**Work to complete:**
Copy only what runs from the line containing "What is the distance you" through the end of the material below, line for line, with both ends included.

Start Records to use

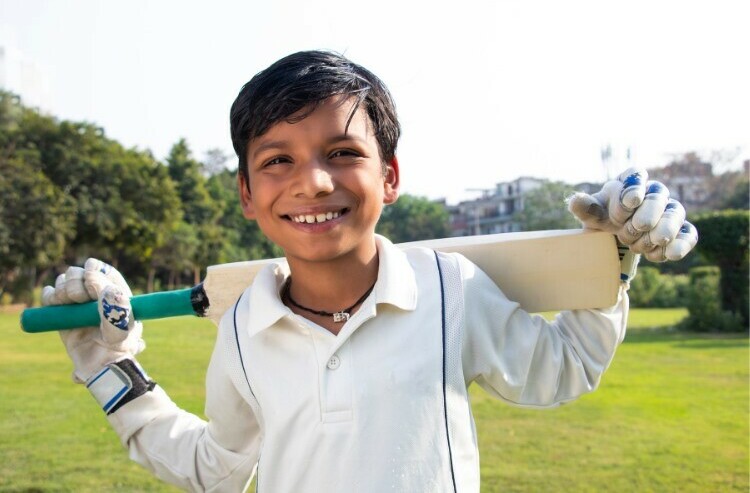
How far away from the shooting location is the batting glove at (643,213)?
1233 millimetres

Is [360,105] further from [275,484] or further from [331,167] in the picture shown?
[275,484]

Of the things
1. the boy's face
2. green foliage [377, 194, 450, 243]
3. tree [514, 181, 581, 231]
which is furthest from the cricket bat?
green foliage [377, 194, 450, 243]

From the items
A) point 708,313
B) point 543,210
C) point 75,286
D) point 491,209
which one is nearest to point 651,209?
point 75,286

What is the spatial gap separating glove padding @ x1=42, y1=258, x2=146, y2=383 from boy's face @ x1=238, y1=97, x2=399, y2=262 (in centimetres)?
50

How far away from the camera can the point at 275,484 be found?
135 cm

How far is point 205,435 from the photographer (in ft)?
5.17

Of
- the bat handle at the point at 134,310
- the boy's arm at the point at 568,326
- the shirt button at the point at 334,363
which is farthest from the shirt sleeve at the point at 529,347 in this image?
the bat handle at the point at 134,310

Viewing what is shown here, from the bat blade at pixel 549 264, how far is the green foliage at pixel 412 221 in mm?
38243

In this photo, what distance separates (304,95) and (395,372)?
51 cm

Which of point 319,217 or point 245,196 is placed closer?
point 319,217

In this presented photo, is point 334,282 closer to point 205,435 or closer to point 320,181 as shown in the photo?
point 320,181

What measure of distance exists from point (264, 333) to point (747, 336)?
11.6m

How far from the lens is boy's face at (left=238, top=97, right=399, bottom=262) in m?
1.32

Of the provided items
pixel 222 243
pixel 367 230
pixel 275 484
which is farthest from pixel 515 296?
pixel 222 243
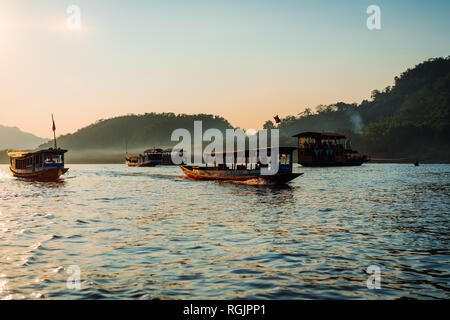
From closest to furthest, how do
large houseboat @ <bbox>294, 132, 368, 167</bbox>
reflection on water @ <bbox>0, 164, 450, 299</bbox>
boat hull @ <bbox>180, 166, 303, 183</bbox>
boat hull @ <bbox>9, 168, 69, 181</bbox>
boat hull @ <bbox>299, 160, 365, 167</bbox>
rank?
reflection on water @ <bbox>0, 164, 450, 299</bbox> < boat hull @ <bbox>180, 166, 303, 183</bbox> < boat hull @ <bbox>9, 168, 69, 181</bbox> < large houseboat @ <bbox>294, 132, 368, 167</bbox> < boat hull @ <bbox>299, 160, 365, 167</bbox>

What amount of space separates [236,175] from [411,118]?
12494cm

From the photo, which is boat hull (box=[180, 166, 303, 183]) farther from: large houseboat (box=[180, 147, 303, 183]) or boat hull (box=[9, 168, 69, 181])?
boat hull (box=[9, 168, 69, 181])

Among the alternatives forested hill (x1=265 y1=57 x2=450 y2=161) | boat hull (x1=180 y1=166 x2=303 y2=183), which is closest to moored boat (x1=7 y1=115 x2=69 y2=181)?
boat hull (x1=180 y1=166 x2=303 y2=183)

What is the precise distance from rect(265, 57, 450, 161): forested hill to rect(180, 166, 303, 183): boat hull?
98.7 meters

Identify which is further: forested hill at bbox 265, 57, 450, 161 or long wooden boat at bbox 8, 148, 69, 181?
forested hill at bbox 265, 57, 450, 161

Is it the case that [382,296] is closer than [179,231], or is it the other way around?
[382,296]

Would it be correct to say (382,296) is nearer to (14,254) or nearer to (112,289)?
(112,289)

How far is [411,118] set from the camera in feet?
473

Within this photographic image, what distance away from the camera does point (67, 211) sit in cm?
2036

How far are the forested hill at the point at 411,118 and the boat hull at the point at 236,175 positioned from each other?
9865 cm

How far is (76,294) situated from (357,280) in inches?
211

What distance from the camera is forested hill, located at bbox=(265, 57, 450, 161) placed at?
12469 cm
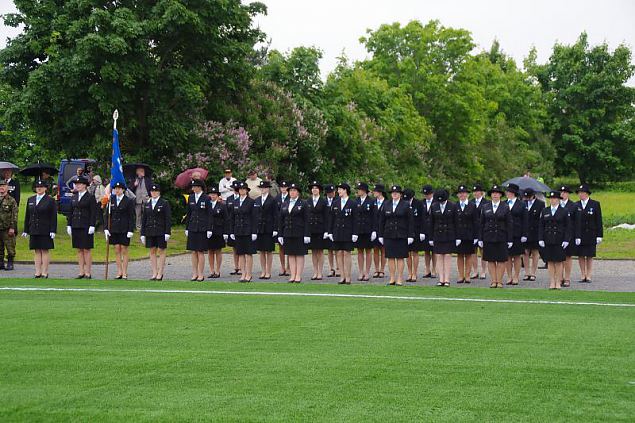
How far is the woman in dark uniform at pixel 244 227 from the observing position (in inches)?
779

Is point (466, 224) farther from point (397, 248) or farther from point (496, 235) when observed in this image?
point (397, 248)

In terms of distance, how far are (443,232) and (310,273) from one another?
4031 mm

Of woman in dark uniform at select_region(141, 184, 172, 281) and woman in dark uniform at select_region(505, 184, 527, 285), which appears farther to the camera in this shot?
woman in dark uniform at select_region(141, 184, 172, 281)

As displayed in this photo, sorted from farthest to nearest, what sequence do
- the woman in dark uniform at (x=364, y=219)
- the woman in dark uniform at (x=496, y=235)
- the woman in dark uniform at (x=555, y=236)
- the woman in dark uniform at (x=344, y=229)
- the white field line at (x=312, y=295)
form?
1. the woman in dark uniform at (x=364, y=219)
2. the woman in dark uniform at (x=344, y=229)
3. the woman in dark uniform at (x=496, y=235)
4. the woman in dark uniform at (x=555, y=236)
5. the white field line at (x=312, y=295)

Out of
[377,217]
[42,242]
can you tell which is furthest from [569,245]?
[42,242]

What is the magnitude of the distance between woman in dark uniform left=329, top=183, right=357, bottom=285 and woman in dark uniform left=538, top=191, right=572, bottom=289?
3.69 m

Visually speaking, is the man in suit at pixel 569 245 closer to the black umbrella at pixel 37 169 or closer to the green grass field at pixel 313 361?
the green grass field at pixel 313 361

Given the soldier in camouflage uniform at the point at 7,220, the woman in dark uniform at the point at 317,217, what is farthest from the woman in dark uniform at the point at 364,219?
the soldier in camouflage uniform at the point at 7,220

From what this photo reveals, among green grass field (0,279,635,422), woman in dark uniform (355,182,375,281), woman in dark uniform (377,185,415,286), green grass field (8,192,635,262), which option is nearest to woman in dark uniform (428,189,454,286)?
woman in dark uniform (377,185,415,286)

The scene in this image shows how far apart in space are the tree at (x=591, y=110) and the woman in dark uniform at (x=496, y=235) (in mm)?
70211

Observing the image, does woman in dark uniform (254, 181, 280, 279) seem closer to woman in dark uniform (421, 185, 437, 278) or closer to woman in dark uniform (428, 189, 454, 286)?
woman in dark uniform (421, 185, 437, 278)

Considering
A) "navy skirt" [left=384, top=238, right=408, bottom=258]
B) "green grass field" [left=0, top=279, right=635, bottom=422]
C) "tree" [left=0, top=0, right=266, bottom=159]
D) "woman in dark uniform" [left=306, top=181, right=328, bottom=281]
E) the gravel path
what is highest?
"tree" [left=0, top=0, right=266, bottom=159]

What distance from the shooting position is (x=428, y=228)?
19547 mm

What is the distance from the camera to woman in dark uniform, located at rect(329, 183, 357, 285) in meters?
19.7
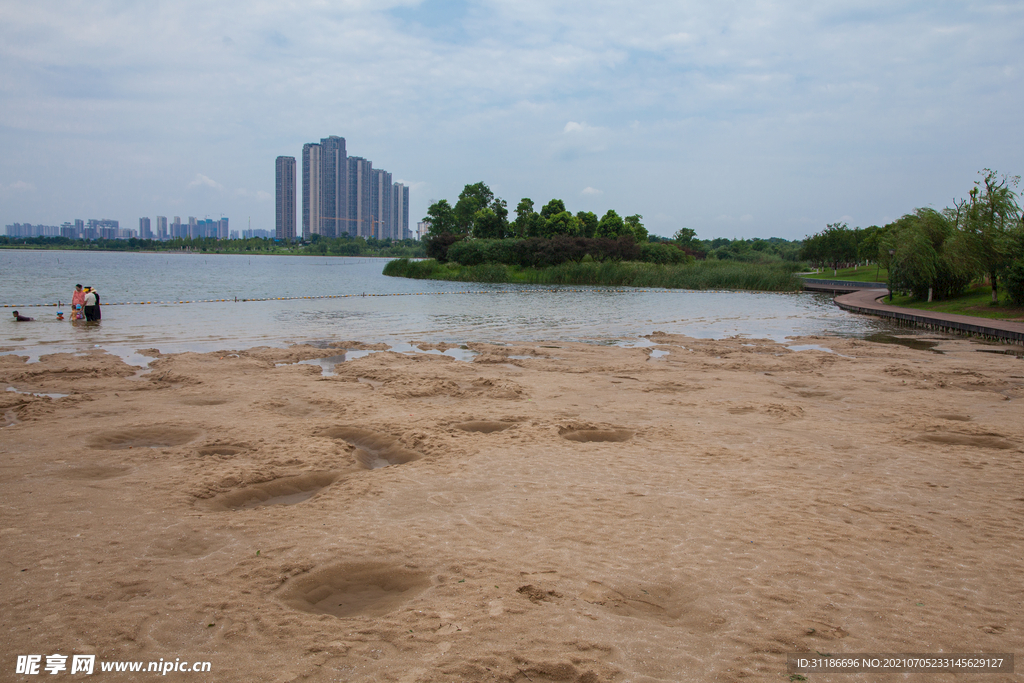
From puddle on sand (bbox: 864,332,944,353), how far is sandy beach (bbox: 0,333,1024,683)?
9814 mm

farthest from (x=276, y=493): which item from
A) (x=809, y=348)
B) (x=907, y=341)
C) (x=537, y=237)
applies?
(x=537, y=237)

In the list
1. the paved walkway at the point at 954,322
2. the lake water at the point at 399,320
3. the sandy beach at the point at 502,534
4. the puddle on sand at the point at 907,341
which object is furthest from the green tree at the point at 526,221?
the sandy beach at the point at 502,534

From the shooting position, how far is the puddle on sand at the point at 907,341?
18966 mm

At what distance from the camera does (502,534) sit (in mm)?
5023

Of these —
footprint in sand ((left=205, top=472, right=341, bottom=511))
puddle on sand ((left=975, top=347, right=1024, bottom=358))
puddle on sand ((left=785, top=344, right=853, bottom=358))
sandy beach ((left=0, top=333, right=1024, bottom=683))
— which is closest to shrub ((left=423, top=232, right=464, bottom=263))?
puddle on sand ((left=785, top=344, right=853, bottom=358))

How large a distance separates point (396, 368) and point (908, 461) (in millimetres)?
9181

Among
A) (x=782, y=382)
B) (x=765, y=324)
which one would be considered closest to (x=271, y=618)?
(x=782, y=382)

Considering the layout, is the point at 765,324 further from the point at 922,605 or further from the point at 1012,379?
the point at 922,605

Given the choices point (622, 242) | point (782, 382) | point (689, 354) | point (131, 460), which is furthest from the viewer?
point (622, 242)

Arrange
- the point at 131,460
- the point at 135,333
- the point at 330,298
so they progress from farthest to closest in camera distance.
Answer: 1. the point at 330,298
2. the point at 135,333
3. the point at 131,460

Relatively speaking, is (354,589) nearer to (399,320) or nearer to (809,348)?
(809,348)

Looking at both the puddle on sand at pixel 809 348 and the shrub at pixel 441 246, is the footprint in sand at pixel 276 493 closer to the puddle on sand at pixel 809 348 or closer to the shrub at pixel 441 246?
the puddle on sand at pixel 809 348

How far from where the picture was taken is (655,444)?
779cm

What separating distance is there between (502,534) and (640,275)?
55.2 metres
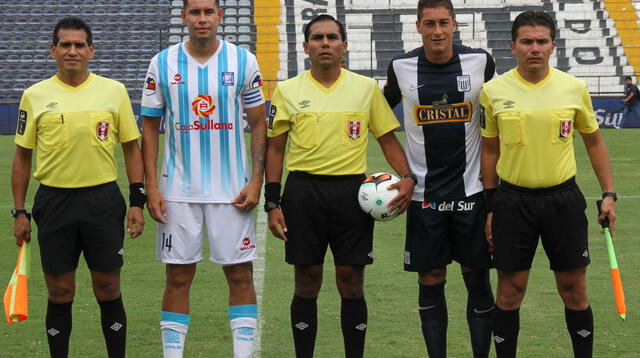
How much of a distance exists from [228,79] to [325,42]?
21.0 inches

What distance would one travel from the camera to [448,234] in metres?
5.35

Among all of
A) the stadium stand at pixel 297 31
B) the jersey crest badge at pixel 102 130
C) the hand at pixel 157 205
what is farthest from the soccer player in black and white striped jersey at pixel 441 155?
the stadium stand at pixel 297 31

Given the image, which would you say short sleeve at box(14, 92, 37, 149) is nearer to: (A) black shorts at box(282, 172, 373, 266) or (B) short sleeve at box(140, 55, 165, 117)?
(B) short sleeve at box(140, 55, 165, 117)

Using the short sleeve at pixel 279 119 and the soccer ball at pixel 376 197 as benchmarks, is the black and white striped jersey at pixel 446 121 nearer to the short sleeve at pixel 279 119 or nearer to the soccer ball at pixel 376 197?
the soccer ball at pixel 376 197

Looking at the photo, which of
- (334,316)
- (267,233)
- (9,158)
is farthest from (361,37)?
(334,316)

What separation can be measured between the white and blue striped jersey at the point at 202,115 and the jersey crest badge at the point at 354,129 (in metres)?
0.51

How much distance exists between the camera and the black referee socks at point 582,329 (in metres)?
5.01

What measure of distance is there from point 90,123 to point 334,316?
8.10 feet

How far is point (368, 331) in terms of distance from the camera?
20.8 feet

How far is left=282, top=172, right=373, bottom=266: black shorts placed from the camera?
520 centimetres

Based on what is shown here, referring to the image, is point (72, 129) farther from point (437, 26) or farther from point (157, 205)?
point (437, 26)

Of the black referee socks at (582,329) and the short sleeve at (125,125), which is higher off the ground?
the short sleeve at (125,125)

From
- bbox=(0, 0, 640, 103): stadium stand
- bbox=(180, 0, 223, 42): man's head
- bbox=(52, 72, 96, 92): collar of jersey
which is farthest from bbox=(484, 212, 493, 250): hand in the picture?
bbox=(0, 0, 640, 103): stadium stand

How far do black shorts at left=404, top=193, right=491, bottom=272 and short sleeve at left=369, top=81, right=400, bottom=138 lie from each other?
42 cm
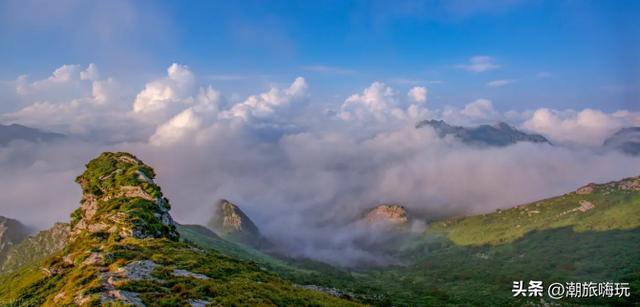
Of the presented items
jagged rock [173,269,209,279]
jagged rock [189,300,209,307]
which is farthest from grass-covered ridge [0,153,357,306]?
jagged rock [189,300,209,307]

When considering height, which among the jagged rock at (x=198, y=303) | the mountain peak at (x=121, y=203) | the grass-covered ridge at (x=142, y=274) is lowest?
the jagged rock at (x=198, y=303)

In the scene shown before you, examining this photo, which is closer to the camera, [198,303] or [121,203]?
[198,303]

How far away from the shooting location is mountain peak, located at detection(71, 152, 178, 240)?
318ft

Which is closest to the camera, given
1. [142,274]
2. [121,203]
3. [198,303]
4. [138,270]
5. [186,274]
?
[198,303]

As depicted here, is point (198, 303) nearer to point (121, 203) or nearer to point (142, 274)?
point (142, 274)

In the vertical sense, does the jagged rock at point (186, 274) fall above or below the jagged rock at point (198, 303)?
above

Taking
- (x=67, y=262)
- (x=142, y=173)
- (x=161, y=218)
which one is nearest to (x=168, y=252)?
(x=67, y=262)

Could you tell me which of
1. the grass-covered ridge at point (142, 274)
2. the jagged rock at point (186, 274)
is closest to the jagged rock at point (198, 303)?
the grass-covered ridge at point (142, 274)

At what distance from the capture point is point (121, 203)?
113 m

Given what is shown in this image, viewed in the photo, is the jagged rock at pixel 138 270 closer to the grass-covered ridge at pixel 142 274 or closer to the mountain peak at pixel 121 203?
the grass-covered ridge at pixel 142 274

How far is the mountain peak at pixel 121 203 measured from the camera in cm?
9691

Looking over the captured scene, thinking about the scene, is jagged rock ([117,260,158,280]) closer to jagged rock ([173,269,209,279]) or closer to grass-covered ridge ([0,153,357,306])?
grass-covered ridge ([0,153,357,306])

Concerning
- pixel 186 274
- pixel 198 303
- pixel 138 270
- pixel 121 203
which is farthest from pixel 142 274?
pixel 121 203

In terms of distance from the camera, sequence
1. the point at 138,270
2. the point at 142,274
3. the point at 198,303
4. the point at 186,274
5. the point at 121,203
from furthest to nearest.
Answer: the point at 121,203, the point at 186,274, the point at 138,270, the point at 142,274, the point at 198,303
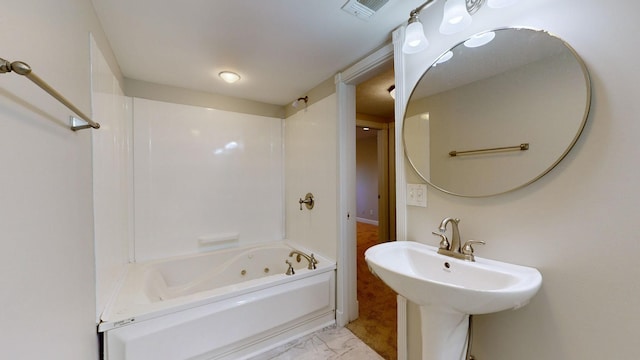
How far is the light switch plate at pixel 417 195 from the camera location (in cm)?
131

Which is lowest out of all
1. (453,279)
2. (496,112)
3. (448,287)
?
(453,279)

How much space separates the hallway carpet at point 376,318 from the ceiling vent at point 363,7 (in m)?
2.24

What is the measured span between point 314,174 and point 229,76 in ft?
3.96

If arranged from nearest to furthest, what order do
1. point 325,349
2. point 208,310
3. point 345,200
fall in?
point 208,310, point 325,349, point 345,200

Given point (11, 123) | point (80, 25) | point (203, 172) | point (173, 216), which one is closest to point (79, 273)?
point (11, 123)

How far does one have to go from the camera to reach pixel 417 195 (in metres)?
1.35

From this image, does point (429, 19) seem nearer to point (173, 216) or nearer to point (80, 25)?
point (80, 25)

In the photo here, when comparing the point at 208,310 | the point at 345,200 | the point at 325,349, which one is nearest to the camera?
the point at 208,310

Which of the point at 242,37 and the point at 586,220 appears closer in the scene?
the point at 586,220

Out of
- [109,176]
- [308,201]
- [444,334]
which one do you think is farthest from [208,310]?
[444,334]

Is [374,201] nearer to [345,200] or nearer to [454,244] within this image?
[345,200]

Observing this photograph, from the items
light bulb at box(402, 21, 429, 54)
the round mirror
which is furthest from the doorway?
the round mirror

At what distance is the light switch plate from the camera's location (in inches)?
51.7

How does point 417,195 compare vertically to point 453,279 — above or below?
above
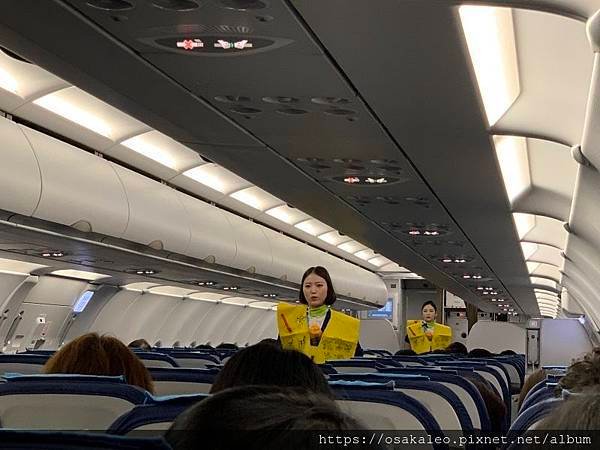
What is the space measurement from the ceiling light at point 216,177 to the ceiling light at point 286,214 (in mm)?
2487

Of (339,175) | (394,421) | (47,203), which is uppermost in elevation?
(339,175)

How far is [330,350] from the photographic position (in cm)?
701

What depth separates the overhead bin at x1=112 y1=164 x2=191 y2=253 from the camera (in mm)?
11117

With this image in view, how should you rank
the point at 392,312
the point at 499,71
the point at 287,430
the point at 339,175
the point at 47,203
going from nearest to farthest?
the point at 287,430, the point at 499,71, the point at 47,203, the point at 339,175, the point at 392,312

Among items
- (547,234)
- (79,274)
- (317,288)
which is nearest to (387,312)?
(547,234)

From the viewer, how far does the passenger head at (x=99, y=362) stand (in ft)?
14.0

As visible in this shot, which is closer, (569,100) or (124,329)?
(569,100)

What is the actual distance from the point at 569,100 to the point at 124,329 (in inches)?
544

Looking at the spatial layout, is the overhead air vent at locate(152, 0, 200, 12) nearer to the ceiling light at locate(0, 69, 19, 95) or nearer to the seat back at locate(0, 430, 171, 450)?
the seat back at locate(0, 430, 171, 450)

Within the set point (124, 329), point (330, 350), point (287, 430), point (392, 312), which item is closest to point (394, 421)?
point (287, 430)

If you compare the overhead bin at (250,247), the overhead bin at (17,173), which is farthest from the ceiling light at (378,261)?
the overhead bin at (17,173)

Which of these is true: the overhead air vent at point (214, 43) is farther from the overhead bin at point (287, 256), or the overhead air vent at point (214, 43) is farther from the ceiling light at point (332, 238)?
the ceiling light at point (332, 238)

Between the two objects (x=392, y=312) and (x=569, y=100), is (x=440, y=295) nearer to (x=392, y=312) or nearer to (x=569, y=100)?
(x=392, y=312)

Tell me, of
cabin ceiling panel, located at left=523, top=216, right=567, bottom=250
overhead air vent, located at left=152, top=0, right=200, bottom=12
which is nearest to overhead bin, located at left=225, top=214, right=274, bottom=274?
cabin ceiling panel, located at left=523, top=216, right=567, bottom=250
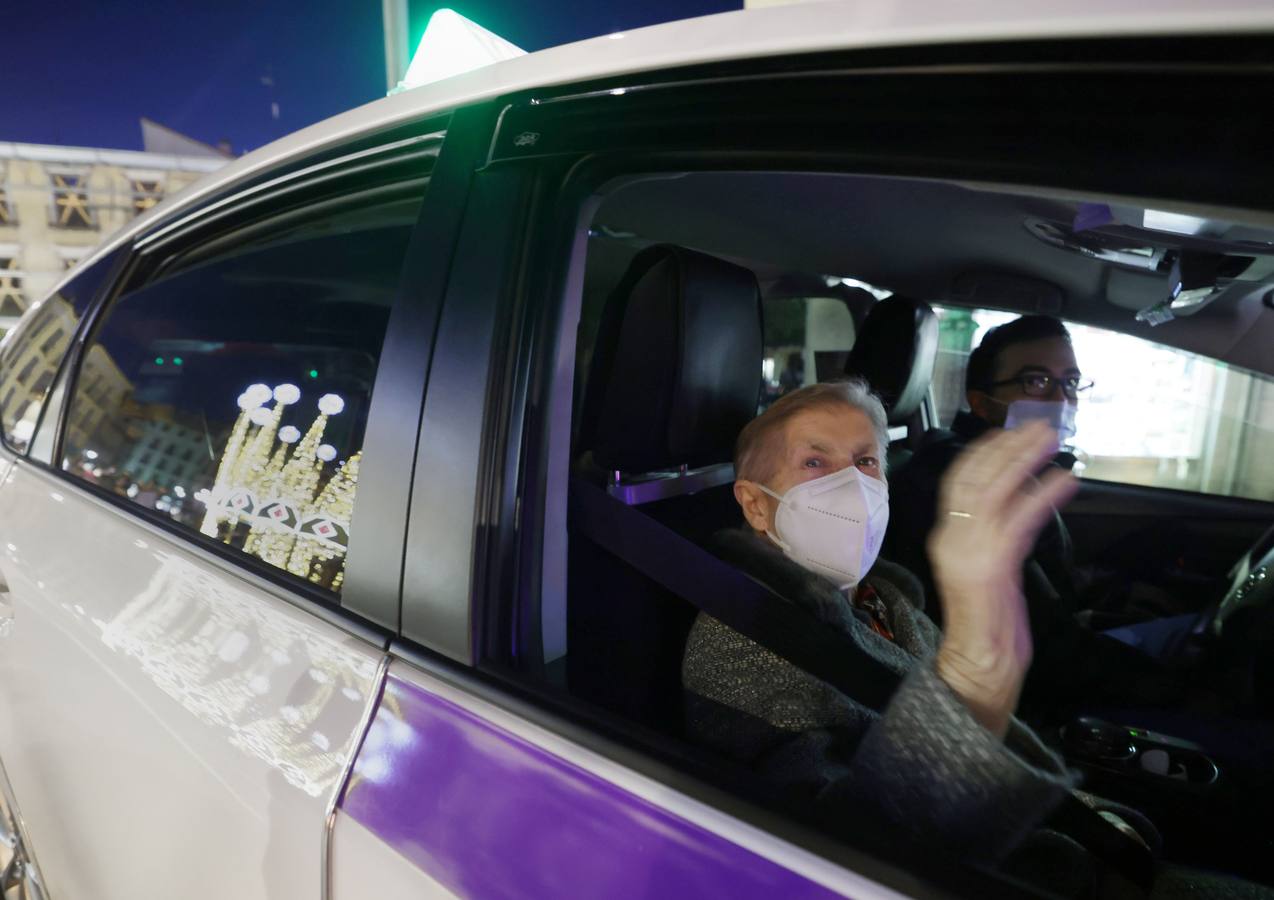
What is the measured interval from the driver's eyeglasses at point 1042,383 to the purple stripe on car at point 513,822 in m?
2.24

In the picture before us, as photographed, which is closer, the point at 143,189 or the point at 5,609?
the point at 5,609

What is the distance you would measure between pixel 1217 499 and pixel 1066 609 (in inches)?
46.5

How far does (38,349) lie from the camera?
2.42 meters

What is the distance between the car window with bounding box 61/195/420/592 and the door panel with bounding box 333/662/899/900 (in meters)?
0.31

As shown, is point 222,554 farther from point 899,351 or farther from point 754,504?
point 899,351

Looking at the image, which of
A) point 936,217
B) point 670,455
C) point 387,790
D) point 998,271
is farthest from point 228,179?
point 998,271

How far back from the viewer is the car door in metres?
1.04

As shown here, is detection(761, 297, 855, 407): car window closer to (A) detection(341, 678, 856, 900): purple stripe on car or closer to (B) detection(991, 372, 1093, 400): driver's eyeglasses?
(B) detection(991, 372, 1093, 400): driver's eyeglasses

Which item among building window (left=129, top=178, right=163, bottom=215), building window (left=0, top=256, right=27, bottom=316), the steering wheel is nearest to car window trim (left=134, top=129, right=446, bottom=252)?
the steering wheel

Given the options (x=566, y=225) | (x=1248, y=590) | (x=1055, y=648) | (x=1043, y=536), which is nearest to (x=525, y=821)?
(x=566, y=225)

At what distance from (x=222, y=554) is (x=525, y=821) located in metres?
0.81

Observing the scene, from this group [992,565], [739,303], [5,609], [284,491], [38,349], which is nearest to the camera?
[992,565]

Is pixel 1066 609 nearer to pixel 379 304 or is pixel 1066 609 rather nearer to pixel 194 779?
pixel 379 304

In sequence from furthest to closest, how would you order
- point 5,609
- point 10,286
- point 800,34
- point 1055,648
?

End Records to use

**Result:**
What is the distance you would measure between pixel 1217 499 and pixel 1066 609 (in inches)?
46.5

How far does (38,349) lie from the camera?
2.42 meters

What is the distance between the car window with bounding box 61/195/420/592 and the door panel with bounding box 333/662/899/900 (in meters)?
0.31

As shown, is point 222,554 farther from point 899,351 or farther from point 754,504?
point 899,351

Looking at the image, which of
A) point 936,217
B) point 670,455
C) point 387,790
D) point 998,271
is farthest from point 228,179?
point 998,271

How far back from the viewer is the car door in metres?
1.04

As shown here, is detection(761, 297, 855, 407): car window closer to (A) detection(341, 678, 856, 900): purple stripe on car or closer to (B) detection(991, 372, 1093, 400): driver's eyeglasses?
(B) detection(991, 372, 1093, 400): driver's eyeglasses

Which item among building window (left=129, top=178, right=163, bottom=215), building window (left=0, top=256, right=27, bottom=316), the steering wheel is nearest to car window trim (left=134, top=129, right=446, bottom=252)?
the steering wheel

Given the options (x=566, y=225) | (x=1248, y=590) | (x=1055, y=648) | (x=1043, y=536), which is nearest to (x=525, y=821)?
(x=566, y=225)

At what distance from (x=222, y=554) is (x=525, y=821) located in metres?
0.81

Observing the scene, from this group [992,565], [739,303], [5,609], [284,491], [38,349], which is nearest to the camera?
[992,565]

Is pixel 1066 609 nearer to pixel 379 304 or is pixel 1066 609 rather nearer to pixel 194 779?
pixel 379 304

In sequence from furthest to closest, how would you order
- point 5,609
- point 10,286
- point 800,34
- point 1055,648
?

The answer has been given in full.